You've probably heard about the Awful Tweets About Japan That Got People Fired. Mississippi governor Haley Barbour's press secretary wrote one. Comedian Gilbert Gottfried wrote a whole bunch of them, costing him a cushy gig with the insurance company Aflac as the voice of their bespoke duck.
(And yes, a lot of people wrote and tweeted insensitive things about Japan that didn't get them canned, including 50 Cent and Rush Limbaugh.)

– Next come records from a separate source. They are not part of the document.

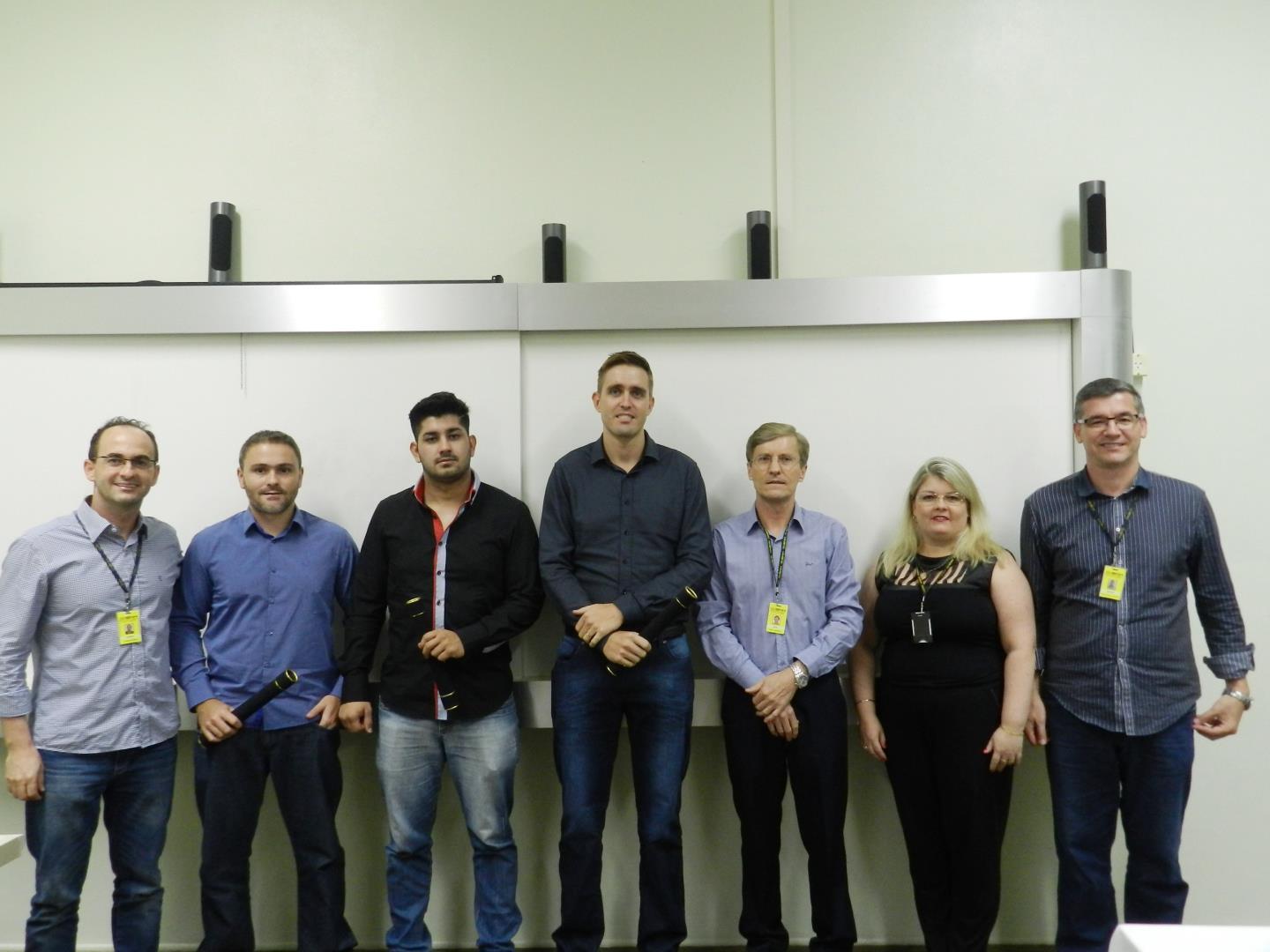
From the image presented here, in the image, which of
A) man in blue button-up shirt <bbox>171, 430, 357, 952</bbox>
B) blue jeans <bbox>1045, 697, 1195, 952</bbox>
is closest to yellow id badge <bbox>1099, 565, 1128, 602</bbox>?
blue jeans <bbox>1045, 697, 1195, 952</bbox>

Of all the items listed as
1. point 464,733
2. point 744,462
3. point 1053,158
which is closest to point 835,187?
point 1053,158

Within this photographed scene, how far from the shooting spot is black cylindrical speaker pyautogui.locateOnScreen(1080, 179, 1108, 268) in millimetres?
3199

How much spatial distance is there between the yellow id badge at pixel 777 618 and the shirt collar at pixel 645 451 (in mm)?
562

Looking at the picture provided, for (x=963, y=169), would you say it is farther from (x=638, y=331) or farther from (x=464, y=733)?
(x=464, y=733)

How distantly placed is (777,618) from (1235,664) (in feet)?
4.15

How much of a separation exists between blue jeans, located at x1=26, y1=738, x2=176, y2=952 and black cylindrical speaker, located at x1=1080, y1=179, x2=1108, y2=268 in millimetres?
3222

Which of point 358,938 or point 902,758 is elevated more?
point 902,758

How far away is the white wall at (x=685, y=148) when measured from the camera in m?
3.34

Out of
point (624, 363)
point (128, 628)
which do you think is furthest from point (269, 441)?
point (624, 363)

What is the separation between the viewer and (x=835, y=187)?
3381 mm

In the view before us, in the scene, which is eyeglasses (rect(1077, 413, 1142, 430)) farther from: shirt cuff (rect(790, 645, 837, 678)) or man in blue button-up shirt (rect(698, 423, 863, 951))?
shirt cuff (rect(790, 645, 837, 678))

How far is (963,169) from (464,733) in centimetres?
251

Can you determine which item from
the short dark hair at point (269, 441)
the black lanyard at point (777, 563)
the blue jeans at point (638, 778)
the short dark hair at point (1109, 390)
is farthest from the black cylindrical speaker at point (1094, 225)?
the short dark hair at point (269, 441)

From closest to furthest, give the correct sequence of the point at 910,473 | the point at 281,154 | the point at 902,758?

My editor and I started wondering something specific about Twitter, based on an article James Poniewozik wrote in Time suggesting that Twitter can get you "in deep trouble for stepping just this across the line of practices that make you popular on Twitter — and that you're rewarded for, up until the second that you're not." (He's in the piece I have on Friday's Morning Edition, explaining the new word he invented: "twimmolation.") Are the lines different on Twitter than in live performance? The medium just seems so fast and unfiltered.
But the comics I talked to didn't think so. They said they actually edit their tweets more carefully than off-the-cuff lines in their live performances. Paula Poundstone says getting a joke down to 140 characters requires careful work. "I like to make punctuation the last thing I throw out," she adds sternly.
Lisa Lampanelli agreed — she says she hates it when her tweets look like a 12-year-old's. (I'm proud, by the way, that this piece marks Lampanelli's first appearance on NPR News.) She said Twitter can be deceptive in the sense that it feels like a huge human community but without human cues about how to react and respond. And both comics said the only line they refuse to cross is saying something not funny. Gilbert Gottfried seems to have thought his tweets were funny. So he posted them.
For her part, Paula Poundstone says she's got nothing to say about Japan that's funny.